_RECORDS FOR PROCESSING_:
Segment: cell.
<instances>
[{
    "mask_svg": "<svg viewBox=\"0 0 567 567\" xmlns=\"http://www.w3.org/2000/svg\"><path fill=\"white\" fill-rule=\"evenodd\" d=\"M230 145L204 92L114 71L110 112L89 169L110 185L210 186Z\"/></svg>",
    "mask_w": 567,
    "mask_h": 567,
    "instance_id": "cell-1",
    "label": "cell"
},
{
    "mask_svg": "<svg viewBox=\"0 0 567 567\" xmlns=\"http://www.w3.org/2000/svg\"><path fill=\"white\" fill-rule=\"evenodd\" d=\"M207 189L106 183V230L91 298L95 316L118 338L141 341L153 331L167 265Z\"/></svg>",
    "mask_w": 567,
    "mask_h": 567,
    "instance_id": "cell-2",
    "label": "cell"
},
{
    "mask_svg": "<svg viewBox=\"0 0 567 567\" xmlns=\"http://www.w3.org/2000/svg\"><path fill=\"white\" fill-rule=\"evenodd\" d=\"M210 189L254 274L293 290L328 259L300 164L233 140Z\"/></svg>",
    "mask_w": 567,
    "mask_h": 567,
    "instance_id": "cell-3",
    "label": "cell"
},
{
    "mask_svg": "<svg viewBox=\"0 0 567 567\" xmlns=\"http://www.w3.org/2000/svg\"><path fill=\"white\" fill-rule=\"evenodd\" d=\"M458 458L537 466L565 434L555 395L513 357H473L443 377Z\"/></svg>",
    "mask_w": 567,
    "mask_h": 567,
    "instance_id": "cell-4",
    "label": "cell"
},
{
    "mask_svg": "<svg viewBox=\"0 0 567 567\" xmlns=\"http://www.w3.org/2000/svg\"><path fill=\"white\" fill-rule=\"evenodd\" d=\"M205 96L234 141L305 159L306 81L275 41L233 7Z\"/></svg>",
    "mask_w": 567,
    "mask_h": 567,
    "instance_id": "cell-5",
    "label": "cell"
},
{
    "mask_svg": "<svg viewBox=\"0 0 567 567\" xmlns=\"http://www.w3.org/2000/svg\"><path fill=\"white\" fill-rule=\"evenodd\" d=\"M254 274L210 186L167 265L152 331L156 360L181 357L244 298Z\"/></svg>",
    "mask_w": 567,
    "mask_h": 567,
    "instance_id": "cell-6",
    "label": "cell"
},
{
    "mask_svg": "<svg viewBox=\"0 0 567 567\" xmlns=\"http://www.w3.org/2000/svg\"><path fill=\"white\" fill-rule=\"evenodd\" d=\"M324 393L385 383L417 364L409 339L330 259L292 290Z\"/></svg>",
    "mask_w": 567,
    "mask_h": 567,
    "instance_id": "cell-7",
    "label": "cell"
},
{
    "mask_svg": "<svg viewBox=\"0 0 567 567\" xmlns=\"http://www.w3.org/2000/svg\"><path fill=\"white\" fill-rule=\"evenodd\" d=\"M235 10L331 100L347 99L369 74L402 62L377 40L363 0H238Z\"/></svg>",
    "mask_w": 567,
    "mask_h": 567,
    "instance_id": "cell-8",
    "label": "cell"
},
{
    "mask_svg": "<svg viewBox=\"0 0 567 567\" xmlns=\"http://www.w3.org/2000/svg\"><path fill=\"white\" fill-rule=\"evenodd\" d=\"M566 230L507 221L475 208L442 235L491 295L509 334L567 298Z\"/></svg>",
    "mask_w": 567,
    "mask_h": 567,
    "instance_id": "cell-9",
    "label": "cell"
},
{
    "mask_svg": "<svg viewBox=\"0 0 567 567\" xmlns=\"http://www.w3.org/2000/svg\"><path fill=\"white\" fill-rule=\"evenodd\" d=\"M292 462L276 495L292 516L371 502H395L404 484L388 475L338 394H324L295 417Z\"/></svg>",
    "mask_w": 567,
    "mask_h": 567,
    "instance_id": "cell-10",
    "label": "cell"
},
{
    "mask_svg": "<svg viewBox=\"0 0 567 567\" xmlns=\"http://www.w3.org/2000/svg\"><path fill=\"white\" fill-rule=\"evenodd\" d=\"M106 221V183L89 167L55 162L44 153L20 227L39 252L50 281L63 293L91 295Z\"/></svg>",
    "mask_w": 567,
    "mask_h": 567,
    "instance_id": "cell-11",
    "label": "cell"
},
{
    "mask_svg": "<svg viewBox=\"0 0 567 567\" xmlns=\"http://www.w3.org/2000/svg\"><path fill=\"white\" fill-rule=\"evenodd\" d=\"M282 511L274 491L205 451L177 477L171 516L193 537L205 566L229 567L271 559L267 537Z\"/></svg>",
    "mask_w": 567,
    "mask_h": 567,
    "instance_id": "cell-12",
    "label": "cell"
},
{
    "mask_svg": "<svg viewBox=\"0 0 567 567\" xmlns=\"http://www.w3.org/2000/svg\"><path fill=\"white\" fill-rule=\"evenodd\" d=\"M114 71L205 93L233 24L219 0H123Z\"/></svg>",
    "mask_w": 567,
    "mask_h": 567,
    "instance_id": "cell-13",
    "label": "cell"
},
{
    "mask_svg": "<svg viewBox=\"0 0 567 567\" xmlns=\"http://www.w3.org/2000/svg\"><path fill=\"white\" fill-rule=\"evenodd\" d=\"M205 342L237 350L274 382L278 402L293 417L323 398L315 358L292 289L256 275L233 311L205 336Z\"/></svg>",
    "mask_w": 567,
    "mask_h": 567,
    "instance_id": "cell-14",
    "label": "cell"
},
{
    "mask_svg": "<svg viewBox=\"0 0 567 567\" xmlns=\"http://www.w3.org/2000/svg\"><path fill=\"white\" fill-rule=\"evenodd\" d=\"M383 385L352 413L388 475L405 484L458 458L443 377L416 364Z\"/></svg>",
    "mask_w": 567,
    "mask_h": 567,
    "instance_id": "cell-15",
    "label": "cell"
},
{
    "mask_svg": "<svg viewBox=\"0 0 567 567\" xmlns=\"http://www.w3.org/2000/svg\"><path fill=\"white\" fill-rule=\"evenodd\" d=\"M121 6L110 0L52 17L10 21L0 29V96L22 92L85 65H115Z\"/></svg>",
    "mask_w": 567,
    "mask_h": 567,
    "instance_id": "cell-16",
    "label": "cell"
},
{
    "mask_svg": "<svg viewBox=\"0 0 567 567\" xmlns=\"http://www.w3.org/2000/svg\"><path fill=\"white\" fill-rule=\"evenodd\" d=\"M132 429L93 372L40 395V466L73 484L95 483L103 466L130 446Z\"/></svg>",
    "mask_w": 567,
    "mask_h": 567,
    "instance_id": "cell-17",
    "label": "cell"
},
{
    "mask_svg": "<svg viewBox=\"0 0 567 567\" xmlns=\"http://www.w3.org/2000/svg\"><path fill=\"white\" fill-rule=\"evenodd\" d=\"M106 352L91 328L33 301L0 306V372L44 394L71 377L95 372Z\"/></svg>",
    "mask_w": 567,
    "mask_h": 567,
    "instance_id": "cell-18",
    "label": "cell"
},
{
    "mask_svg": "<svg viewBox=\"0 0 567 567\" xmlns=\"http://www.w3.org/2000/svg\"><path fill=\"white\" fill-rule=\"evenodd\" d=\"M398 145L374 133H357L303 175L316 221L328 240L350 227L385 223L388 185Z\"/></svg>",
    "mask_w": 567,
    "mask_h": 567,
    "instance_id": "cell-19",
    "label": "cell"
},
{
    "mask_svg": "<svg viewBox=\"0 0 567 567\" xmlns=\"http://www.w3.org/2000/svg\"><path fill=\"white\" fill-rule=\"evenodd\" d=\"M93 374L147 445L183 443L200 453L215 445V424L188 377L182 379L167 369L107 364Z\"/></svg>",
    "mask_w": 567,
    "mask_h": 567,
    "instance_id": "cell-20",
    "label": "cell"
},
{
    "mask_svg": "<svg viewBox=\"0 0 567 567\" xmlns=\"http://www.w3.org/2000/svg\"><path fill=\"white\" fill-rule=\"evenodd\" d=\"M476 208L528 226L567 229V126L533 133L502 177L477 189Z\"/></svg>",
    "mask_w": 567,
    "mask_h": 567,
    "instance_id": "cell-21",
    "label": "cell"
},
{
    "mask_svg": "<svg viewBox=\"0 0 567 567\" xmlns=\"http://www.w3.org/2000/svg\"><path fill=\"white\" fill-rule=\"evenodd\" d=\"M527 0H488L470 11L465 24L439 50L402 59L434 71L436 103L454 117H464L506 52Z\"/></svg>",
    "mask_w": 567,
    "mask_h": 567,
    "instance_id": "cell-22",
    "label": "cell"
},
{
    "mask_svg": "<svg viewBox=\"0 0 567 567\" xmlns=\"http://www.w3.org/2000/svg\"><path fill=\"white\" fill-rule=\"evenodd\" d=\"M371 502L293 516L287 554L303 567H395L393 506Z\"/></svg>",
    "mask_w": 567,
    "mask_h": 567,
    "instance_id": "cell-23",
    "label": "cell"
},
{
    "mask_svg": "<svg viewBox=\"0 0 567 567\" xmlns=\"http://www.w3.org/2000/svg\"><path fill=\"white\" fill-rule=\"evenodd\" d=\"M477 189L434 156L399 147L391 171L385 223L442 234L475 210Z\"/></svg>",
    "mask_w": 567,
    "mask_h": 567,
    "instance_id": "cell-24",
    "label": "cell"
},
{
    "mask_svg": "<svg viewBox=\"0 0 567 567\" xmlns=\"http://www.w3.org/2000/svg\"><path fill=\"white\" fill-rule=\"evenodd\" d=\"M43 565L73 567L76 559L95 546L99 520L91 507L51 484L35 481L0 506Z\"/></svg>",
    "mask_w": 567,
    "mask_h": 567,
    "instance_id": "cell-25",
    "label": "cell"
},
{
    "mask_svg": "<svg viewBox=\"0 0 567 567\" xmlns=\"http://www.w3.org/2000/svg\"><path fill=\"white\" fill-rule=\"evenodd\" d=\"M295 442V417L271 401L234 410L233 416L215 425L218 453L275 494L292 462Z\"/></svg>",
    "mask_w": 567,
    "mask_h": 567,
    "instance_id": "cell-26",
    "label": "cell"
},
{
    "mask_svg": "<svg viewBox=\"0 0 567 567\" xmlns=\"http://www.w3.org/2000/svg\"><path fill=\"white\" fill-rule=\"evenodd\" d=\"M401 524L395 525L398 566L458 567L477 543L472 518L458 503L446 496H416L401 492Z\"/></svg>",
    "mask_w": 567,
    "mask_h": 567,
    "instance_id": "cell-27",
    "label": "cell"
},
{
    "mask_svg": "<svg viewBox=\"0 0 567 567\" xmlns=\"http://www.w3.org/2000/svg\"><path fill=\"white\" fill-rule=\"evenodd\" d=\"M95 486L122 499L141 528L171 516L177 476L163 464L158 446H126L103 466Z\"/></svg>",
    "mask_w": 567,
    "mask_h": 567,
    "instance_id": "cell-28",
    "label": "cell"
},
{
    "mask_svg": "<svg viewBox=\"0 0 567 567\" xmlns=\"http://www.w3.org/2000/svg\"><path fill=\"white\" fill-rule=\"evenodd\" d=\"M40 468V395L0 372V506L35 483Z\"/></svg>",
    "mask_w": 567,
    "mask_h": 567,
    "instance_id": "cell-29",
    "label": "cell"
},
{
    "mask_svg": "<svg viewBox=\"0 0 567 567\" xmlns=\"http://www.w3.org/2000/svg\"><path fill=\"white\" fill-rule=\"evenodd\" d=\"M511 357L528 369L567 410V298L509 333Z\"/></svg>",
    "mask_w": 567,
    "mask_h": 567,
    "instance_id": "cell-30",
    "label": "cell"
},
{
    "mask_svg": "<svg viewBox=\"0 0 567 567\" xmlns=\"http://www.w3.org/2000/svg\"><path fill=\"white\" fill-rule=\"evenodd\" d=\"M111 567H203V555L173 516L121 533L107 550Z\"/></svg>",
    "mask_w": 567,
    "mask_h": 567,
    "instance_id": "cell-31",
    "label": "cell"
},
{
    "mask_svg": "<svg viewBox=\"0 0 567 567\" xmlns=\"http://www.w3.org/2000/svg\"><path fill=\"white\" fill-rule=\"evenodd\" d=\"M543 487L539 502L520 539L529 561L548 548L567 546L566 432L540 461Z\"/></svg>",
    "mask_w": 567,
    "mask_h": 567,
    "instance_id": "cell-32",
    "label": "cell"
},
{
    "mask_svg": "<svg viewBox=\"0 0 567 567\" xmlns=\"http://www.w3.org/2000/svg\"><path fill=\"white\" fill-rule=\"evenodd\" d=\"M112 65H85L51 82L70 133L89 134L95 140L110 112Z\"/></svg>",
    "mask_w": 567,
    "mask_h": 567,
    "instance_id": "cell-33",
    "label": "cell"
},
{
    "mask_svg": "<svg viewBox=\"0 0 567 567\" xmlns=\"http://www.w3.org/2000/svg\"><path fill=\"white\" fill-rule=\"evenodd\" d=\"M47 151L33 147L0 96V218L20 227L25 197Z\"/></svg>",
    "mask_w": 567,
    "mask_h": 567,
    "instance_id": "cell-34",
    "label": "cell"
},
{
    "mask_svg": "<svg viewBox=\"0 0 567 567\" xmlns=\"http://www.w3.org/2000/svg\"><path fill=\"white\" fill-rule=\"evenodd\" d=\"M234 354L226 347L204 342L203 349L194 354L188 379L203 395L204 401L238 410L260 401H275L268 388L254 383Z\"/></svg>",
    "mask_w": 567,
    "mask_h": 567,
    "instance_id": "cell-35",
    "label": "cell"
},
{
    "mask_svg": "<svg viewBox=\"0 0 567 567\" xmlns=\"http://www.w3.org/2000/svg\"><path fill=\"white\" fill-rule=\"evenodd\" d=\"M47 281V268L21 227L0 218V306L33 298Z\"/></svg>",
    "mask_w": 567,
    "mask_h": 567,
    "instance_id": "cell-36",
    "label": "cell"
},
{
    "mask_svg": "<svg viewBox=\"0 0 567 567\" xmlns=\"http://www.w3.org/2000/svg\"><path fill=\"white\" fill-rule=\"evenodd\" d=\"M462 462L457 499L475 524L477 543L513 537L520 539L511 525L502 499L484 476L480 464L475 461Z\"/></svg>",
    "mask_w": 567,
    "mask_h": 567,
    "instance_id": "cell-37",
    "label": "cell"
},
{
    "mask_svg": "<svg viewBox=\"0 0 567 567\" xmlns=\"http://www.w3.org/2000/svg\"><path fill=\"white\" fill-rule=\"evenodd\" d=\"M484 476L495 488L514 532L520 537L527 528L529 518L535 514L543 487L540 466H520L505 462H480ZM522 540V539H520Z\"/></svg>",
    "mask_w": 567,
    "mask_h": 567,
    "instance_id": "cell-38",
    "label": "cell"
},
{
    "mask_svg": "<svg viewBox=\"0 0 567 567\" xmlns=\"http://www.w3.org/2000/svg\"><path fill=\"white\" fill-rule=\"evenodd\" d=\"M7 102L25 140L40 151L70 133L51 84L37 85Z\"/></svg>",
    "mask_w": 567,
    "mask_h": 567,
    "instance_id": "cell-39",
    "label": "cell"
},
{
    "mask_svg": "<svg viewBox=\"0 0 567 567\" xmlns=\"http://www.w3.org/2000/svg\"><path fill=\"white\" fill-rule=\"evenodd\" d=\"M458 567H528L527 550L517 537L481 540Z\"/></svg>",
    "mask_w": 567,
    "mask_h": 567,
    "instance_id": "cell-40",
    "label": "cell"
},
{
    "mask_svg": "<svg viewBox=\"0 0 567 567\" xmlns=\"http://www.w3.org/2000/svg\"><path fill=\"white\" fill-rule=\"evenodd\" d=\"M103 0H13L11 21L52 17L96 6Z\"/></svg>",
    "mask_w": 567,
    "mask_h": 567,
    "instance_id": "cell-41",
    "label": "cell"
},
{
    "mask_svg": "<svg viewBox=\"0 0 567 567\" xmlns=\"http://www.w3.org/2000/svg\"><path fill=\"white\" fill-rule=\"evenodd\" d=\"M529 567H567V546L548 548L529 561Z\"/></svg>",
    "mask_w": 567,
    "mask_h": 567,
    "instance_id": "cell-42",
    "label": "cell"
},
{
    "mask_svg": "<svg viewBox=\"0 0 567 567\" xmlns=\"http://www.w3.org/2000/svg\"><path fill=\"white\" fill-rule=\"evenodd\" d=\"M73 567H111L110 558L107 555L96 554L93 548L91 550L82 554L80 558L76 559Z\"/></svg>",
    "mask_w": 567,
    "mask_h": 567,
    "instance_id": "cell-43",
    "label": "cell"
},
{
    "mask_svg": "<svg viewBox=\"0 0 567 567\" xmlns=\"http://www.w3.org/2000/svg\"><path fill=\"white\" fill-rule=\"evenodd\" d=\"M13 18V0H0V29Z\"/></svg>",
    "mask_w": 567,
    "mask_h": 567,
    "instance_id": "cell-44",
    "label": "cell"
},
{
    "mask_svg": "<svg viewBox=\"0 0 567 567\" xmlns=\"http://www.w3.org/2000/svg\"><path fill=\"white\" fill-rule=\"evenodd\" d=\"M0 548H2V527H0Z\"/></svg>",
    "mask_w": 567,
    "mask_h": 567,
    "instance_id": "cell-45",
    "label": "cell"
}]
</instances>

_TASK TO COMPLETE_:
Extract every line from the first line of the items through the line that contains "393L385 383L417 364L409", including both of those lines, and reproduce them without any change.

_REPLY_:
Segment: cell.
<instances>
[{
    "mask_svg": "<svg viewBox=\"0 0 567 567\" xmlns=\"http://www.w3.org/2000/svg\"><path fill=\"white\" fill-rule=\"evenodd\" d=\"M230 145L204 92L114 71L110 112L89 169L110 185L210 186Z\"/></svg>",
    "mask_w": 567,
    "mask_h": 567,
    "instance_id": "cell-1",
    "label": "cell"
},
{
    "mask_svg": "<svg viewBox=\"0 0 567 567\" xmlns=\"http://www.w3.org/2000/svg\"><path fill=\"white\" fill-rule=\"evenodd\" d=\"M207 189L106 183V230L91 298L95 316L118 338L141 341L153 331L167 265Z\"/></svg>",
    "mask_w": 567,
    "mask_h": 567,
    "instance_id": "cell-2",
    "label": "cell"
},
{
    "mask_svg": "<svg viewBox=\"0 0 567 567\" xmlns=\"http://www.w3.org/2000/svg\"><path fill=\"white\" fill-rule=\"evenodd\" d=\"M210 189L254 274L293 290L328 259L300 164L233 140Z\"/></svg>",
    "mask_w": 567,
    "mask_h": 567,
    "instance_id": "cell-3",
    "label": "cell"
},
{
    "mask_svg": "<svg viewBox=\"0 0 567 567\" xmlns=\"http://www.w3.org/2000/svg\"><path fill=\"white\" fill-rule=\"evenodd\" d=\"M458 458L537 466L565 434L555 395L513 357H473L443 377Z\"/></svg>",
    "mask_w": 567,
    "mask_h": 567,
    "instance_id": "cell-4",
    "label": "cell"
},
{
    "mask_svg": "<svg viewBox=\"0 0 567 567\" xmlns=\"http://www.w3.org/2000/svg\"><path fill=\"white\" fill-rule=\"evenodd\" d=\"M205 96L234 141L305 159L306 81L275 41L233 7Z\"/></svg>",
    "mask_w": 567,
    "mask_h": 567,
    "instance_id": "cell-5",
    "label": "cell"
},
{
    "mask_svg": "<svg viewBox=\"0 0 567 567\" xmlns=\"http://www.w3.org/2000/svg\"><path fill=\"white\" fill-rule=\"evenodd\" d=\"M254 274L210 186L167 265L152 331L156 360L181 357L244 298Z\"/></svg>",
    "mask_w": 567,
    "mask_h": 567,
    "instance_id": "cell-6",
    "label": "cell"
},
{
    "mask_svg": "<svg viewBox=\"0 0 567 567\" xmlns=\"http://www.w3.org/2000/svg\"><path fill=\"white\" fill-rule=\"evenodd\" d=\"M324 393L385 383L417 364L409 339L330 259L292 290Z\"/></svg>",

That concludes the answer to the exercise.